Data entries
──────────────────────────────

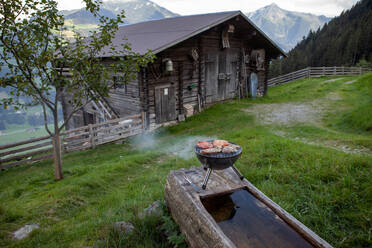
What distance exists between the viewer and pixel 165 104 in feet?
41.6

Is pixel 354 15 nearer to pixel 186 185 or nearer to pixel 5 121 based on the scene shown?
pixel 186 185

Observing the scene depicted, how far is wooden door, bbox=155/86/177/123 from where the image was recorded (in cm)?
1233

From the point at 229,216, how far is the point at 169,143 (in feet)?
21.8

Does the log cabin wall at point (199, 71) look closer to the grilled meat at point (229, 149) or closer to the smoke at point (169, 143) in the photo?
the smoke at point (169, 143)

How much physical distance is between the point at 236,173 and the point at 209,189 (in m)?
0.66

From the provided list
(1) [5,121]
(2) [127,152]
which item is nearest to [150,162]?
(2) [127,152]

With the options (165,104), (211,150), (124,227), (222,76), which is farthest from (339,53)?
(124,227)

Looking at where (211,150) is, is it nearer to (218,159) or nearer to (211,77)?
(218,159)

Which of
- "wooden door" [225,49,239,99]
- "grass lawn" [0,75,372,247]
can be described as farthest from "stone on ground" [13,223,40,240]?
"wooden door" [225,49,239,99]

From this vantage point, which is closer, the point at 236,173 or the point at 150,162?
the point at 236,173

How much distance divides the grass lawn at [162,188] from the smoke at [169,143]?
3.6 inches

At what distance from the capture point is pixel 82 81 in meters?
6.77

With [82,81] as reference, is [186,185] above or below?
below

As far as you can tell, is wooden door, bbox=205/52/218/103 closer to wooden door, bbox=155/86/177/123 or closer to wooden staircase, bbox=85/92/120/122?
wooden door, bbox=155/86/177/123
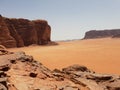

──────────────────────────────

Set task: Starting with the line containing "Does the log" and continuing through the end of the data entries, change "log cabin wall" to "cabin wall" and give those lines again with nothing else altered. Leave the pictures out of your answer.

Reply:
Does the cabin wall at point (199, 71) look closer to the grilled meat at point (229, 149) or closer to the smoke at point (169, 143) in the photo?
the smoke at point (169, 143)

How much physical distance is between the point at 236,173 and the point at 209,189 (in m)?
0.66

From the provided list
(1) [5,121]
(2) [127,152]
which item is nearest to [150,162]?
(2) [127,152]

With the options (165,104), (211,150), (124,227), (222,76), which is farthest from (339,53)?
(124,227)

Looking at where (211,150) is, is it nearer to (218,159) or nearer to (211,77)?
(218,159)

Which of
- "wooden door" [225,49,239,99]
- "grass lawn" [0,75,372,247]
can be described as farthest from "stone on ground" [13,223,40,240]?
"wooden door" [225,49,239,99]

From this vantage point, which is closer, the point at 236,173 or the point at 150,162?
the point at 236,173

How much distance divides the grass lawn at [162,188] from the smoke at [169,143]?
3.6 inches

At what distance from the capture point is pixel 82 81 in meters?
6.77

With [82,81] as reference, is [186,185] above or below?
below

As far as you can tell, is wooden door, bbox=205/52/218/103 closer to wooden door, bbox=155/86/177/123 or closer to wooden staircase, bbox=85/92/120/122?
wooden door, bbox=155/86/177/123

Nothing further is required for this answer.